Question

The number of nails of a given length is normally distributed with a mean length of 5 in. and a standard deviation of 0.03 in. In a bag containing 120 nails, how many nails are between 4.97 in. long and 5.03 in. long?

Answer 1

[AI-generated answer — Bot GPT 3.5]

To solve this problem, we can use the properties of the normal distribution.

First, let's find the z-scores for the lower and upper limits. The z-score formula is:

z = (x - μ) / σ

where x is the observed value, μ is the mean, and σ is the standard deviation.

For the lower limit:
z1 = (4.97 - 5) / 0.03 = -1

For the upper limit:
z2 = (5.03 - 5) / 0.03 = 1

Next, we can use a standard normal distribution table or a calculator to find the probability of being within these two z-scores.

From the standard normal distribution table, we can find that the probability of being within -1 and 1 is approximately 0.6827.

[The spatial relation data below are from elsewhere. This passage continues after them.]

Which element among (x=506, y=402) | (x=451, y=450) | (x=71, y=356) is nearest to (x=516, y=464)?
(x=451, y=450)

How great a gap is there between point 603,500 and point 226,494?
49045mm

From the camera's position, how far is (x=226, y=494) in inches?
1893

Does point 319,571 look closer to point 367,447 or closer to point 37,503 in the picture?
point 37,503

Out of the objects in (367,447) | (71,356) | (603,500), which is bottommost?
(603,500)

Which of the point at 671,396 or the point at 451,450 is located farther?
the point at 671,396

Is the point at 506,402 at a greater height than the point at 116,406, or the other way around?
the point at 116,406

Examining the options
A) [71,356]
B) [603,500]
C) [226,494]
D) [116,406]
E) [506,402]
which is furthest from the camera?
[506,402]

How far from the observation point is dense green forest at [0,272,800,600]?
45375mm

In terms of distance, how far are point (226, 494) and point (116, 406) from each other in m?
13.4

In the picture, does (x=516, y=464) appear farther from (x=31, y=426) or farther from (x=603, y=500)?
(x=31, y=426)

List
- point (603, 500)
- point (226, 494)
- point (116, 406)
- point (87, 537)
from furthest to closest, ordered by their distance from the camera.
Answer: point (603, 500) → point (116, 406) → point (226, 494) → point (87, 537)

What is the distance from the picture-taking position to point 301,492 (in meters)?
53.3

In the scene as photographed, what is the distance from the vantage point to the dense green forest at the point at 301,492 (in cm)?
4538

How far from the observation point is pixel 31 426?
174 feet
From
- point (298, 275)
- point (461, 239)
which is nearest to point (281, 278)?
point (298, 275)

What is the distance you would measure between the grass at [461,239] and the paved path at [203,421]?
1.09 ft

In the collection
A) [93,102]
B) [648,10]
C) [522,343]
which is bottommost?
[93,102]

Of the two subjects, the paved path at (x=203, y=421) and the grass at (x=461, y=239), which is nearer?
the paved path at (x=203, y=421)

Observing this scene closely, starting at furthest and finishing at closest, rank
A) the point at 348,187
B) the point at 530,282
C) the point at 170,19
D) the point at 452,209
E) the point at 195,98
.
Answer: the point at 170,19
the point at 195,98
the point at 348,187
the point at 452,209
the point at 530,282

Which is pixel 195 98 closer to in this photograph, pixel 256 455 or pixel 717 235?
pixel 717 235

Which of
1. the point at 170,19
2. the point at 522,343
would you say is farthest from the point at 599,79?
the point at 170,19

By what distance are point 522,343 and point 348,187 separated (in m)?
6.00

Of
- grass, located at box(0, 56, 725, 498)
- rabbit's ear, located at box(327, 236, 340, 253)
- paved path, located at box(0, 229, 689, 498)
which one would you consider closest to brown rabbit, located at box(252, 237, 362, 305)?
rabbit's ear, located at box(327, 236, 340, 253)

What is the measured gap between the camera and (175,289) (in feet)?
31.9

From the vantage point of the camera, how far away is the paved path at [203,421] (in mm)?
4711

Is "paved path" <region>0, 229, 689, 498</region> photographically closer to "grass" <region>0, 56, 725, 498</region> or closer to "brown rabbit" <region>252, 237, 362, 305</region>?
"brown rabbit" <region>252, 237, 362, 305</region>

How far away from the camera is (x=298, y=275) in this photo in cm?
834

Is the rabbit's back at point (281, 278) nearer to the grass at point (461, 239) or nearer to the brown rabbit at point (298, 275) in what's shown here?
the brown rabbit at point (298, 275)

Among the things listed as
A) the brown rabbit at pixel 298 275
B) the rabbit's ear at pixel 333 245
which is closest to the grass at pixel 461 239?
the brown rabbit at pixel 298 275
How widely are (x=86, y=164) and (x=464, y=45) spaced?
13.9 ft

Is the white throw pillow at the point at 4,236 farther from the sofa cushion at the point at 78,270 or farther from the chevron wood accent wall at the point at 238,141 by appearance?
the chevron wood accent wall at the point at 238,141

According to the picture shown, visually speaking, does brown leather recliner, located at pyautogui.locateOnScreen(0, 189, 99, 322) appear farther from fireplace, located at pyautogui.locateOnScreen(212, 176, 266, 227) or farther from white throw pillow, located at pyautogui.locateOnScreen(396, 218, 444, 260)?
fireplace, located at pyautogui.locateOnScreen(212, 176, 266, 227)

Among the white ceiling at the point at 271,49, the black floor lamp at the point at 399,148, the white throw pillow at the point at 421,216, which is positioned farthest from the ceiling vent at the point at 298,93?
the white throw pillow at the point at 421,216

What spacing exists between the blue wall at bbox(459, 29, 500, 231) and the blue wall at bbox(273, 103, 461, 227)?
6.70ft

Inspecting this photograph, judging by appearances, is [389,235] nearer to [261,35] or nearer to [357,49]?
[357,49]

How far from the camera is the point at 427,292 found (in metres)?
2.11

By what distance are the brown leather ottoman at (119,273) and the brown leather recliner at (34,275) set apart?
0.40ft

So, the probability of a nail being between 4.97 in. and 5.03 in. long is 0.6827.

To find the absolute number of nails, we multiply this probability by the total number of nails in the bag:

Number of nails = probability * total number of nails
= 0.6827 * 120
≈ 81.92

Rounding to the nearest whole number, we can conclude that there are roughly 82 nails between 4.97 in. long and 5.03 in. long in the bag.